Michigan Dentist Warns: Oral Piercings Threaten Oral Health

These days, it seems no area of the body is taboo to pierce and decorate with a piece of metal. Facial piercings are among the most popular and include piercings through sites such as nasal cartilage, lips, tongues, and even cheeks. While these fashion accessories certainly make a statement and express a degree of individuality, when placed through the oral cavity, a piercing usually negatively affects your oral health. Farmington Hills dentist Dr. Aziza Askari explains how an oral piercing can lead to damage to your teeth and gums and possibly exacerbate your risk factors for disease and infection.

The Immediate Risk of Piercing Your Mouth

By definition, an oral piercing creates an open wound within your oral cavity. At any given moment, even immediately after cleaning your mouth, there are about 600 different kinds of bacteria in your mouth, equaling around 15 million single microbes. Only a few of these are dangerous, and the rest regulate the chemistry that your mouth requires to operate properly (i.e., pH levels). The malicious ones, however, are the reasons behind tooth decay, gum disease, and other oral issues, and they hardly miss a chance to do their job. Oral bacteria enter your bloodstream through any open wound or infected tissue within your mouth. The main bacterium responsible for gum disease, Porphyromonas gingivalis, stimulates your body’s natural inflammatory response to the presence of infection. If allowed to enter the bloodstream through a freshly-opened piercing wound, P. gingivalis will travel throughout your body and potentially inflame any other tissue it contacts. This can lead to fatal systemic diseases, such as heart disease and diabetes.

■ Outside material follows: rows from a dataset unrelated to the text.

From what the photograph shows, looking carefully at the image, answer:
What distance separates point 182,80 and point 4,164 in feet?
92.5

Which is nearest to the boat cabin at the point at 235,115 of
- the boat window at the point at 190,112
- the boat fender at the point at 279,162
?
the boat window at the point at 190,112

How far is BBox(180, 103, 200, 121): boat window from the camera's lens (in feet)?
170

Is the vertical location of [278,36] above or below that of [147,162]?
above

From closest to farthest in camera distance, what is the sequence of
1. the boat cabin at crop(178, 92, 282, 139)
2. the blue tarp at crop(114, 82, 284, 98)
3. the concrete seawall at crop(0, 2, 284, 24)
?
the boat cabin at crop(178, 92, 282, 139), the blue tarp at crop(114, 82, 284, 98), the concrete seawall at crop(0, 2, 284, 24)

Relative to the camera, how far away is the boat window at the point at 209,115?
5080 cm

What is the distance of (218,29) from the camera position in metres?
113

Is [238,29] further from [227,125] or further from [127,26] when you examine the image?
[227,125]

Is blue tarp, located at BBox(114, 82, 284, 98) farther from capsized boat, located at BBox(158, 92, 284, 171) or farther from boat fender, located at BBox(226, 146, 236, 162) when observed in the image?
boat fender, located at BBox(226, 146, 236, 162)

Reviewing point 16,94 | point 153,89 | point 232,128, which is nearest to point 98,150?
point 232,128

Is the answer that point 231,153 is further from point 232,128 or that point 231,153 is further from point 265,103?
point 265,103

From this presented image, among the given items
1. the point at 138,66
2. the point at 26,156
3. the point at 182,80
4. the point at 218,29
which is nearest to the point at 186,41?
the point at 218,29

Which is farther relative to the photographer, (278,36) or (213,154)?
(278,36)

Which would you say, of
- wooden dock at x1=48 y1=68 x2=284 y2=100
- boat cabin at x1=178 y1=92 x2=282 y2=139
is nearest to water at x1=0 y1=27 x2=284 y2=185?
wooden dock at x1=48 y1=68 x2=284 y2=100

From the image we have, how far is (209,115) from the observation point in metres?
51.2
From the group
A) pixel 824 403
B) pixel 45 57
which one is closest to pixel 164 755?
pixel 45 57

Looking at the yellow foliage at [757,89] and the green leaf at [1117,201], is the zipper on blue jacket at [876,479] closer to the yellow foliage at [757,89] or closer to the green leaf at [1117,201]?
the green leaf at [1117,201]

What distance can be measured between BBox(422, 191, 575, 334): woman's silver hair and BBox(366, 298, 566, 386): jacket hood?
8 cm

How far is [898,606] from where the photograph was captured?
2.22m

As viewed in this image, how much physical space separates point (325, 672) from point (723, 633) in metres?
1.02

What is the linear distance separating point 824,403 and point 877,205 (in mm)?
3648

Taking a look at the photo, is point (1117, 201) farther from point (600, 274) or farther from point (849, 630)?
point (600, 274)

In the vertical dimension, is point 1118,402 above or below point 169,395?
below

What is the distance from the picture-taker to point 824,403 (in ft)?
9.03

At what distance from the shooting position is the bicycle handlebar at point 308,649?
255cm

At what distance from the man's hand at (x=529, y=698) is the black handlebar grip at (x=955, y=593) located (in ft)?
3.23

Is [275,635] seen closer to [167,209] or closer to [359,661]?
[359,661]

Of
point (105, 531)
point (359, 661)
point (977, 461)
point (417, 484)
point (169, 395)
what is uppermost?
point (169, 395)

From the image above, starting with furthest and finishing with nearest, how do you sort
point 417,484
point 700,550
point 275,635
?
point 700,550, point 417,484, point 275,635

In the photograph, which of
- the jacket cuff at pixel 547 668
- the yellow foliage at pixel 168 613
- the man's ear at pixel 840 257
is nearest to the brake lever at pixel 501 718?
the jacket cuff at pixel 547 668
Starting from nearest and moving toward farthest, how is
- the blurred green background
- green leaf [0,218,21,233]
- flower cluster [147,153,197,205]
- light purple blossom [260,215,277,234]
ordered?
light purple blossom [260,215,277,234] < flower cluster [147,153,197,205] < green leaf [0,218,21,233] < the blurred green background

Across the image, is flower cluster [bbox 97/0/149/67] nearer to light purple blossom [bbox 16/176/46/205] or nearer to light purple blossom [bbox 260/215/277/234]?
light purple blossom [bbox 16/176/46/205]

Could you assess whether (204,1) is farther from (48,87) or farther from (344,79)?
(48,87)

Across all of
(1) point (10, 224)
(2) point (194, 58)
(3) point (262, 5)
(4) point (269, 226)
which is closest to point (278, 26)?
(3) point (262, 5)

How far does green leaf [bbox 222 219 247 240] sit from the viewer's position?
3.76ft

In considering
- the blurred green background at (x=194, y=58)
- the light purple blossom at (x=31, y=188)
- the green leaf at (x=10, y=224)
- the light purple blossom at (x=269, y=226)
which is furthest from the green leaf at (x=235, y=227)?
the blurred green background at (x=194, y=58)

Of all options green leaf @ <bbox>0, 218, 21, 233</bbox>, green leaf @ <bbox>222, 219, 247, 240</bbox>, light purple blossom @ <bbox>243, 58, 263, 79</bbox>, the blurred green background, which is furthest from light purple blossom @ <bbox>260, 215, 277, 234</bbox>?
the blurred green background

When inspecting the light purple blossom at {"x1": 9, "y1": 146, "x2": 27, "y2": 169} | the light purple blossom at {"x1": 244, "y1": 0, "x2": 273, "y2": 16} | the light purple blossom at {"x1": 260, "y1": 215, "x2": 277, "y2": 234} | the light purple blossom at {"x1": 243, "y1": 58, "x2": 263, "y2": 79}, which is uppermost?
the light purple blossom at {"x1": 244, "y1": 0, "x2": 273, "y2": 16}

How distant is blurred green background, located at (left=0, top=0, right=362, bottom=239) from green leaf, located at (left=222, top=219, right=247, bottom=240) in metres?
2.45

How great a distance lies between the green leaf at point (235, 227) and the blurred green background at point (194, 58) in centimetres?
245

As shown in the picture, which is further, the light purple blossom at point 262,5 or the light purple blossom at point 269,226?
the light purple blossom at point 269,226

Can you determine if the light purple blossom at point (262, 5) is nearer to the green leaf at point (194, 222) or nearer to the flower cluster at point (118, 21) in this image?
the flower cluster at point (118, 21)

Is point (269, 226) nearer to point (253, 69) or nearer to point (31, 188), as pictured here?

Continued Damage from an Oral Piercing

Although the risk is great, not everybody who receives an oral piercing will contract a systemic disease. However, according to research published in the Journal of Periodontology, 40-50% of people who have had oral piercings for over two years have experienced gum recession. Constant irritation to your gums from the piercing can cause the gums to pull back from the teeth, exposing the root of the tooth. Extreme tooth sensitivity is a common symptom of an exposed tooth root, and tooth decay quickly follows root exposure because an exposed root is defenseless against bacterial attack. As the piercing bumps up against your teeth, it can also cause tiny cracks and fissures to appear in the enamel of your teeth. These cracks trap staining substances and allow bacteria to slip past the enamel to the inner tooth.